SET TASKS
A) In the list of letters on education below, what year is given for "Madness and Crime"?
B) Please extend the list of letters on education below, starting with the body of the letter to the editor that opens at its end.

PROVIDED TEXT

==========

MISCELLANEOUS LETTERS.
IV.
EDUCATION FOR RICH AND POOR.
True Education. 1868.
The Value of Lectures. 1874.
The Cradle of Art! 1876.
St. George's Museum. 1875.
The Morality of Field Sports. 1870.
Drunkenness and Crime. 1871.
Madness and Crime. 1872.
Employment for the Destitute Poor and Criminal Classes. 1868.
Notes on the General Principles of Employment for the Destitute and Criminal Classes (a pamphlet). 1868.
Blindness and Sight. 1879.
The Eagle's Nest. 1879.
Politics in Youth. 1879.
"Act, Act in the Living Present." 1873.
"Laborare est Orare." 1874.
A Pagan Message. 1878.
The Foundations of Chivalry.
(Five letters: February 8, 10, 11, and 12, 1877, and July 3, 1878.)
IV.
EDUCATION FOR RICH AND POOR.
[From "The Pall Mall Gazette," January 31, 1868.]
TRUE EDUCATION.[113]
To the Editor of "The Pall Mall Gazette."

==========

SUPPLIED ENTRIES
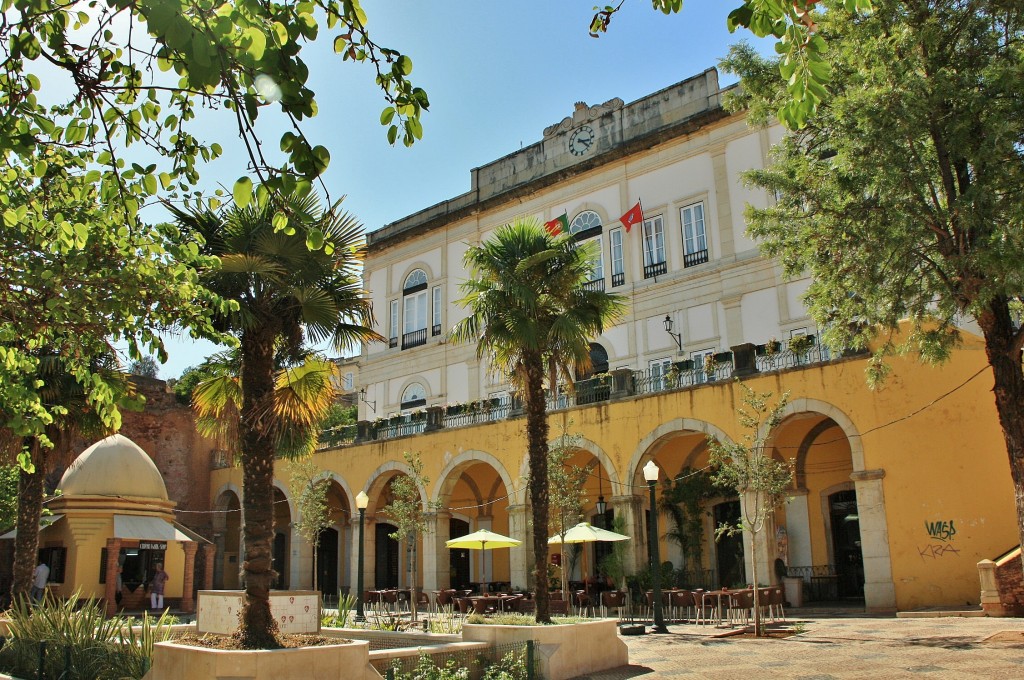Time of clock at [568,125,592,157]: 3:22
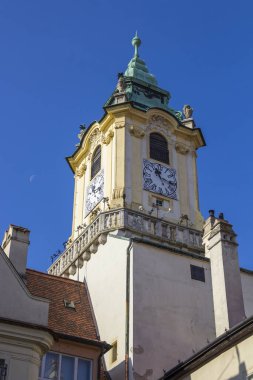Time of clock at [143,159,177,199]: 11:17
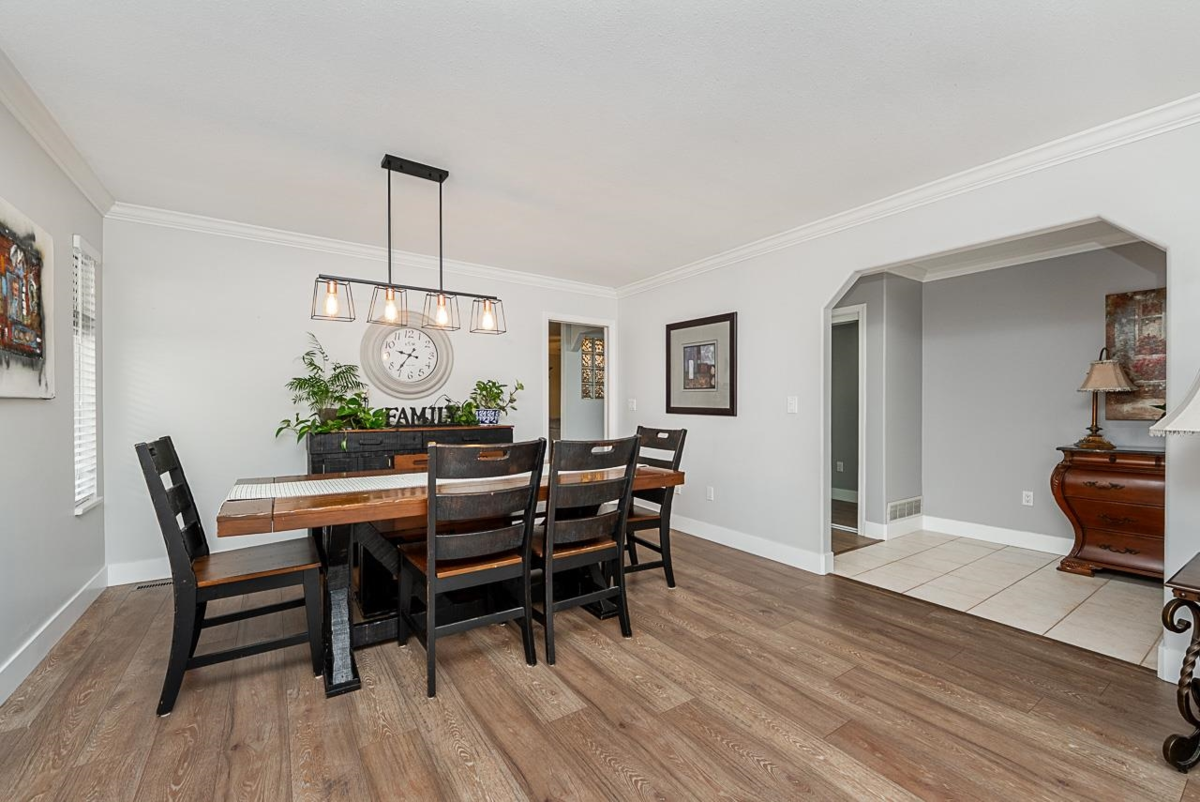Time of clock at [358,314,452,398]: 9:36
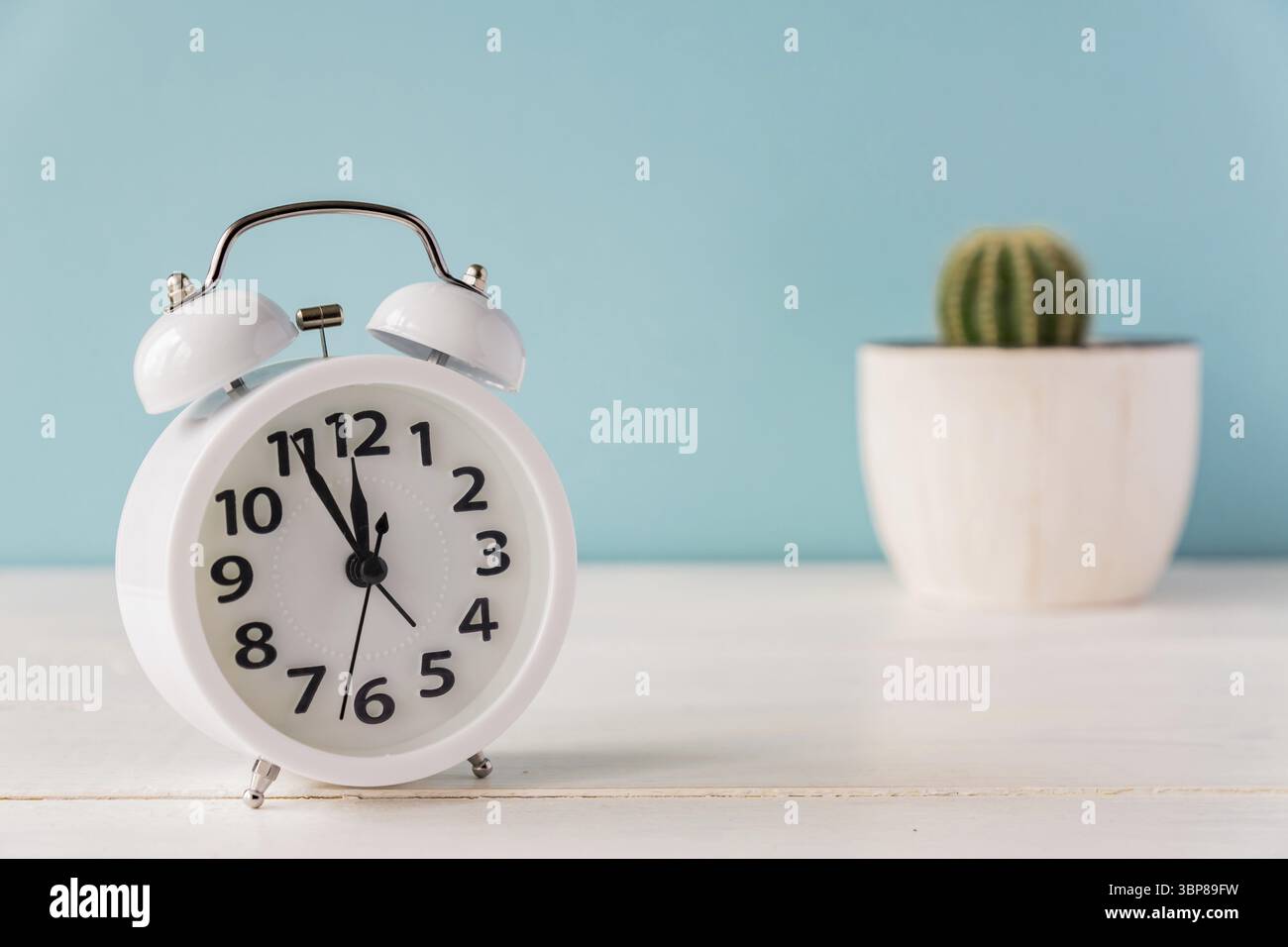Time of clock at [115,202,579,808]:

==========

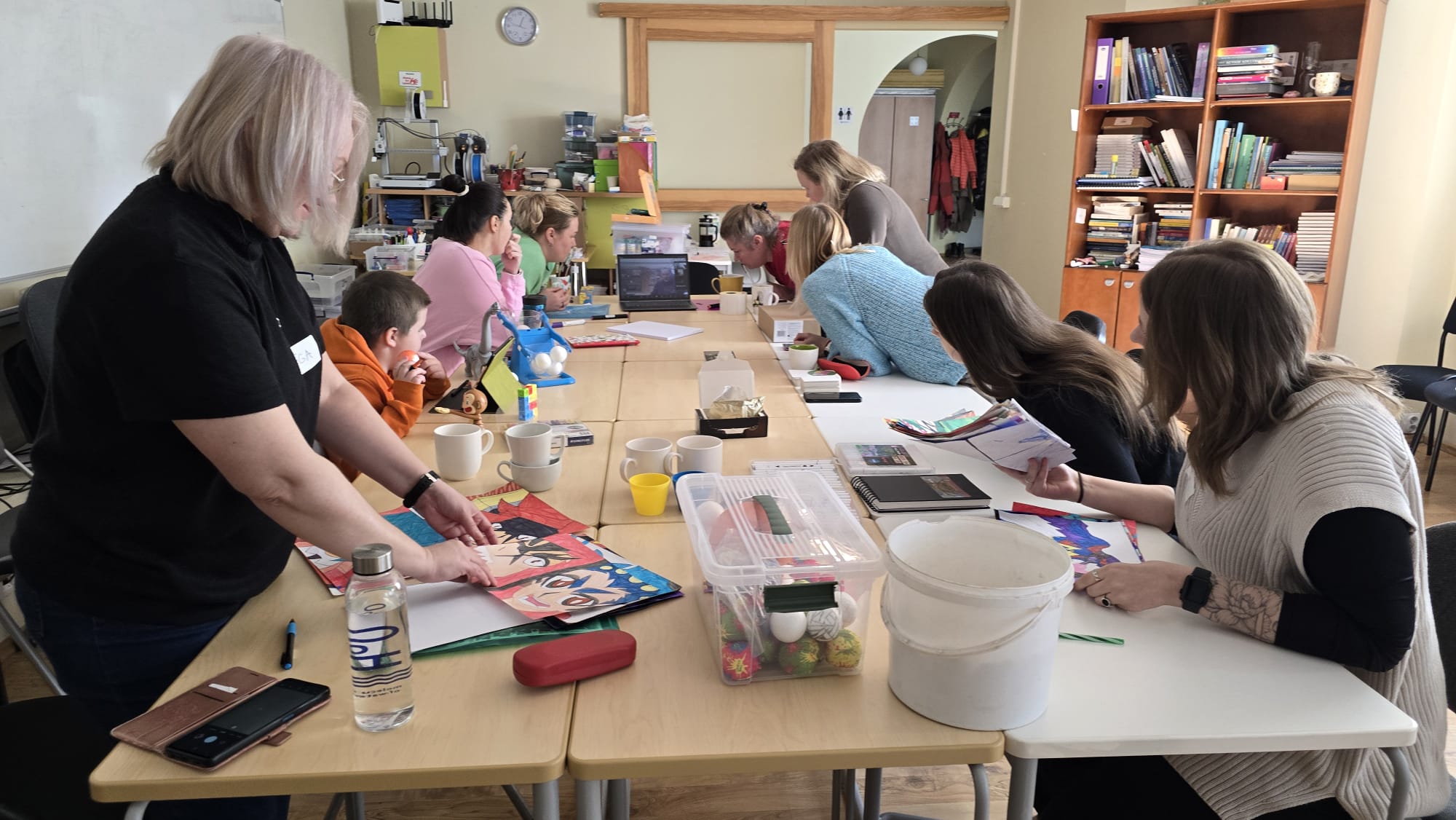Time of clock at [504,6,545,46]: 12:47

==========

ANSWERS BY TASK
A) 1872

B)
Sir: The letter you published yesterday from a parish schoolboy of "Sixty Years Since" at Weary-faulds (confirmed as it would be doubtless in all practical respects by testimony of English boys educated at Waverley Honour) has my hearty sympathy; but I am wearier than any tenant of Weary-faulds of seeing this subject of education always treated as if "education" only meant teaching children to write or to cipher or to repeat catechism. You know, Sir, as you have shown by your comments on the Bishop of Oxford's last speech on this subject, and you could not at present use your influence more beneficially than by farther showing that the real education-the education which alone should be compulsory—means nothing of the kind. It means teaching children to be clean, active, honest, and useful. All these characters can be taught, and cannot be acquired by sickly and ill-dispositioned children without being taught; but they can be untaught to any extent, by evil habit and example at home. Public schools, in which the aim was to form character faithfully, would return to them in due time to their parents, worth more than their "weight in gold." That is the real answer to the objections founded on economical difficulties. Will you not make some effort, Sir, to get your readers to feel this? I am myself quite sick of saying it over and over again in vain.
I am, Sir, your faithful servant,
J. Ruskin.
Denmark Hill, Jan. 31, 1868.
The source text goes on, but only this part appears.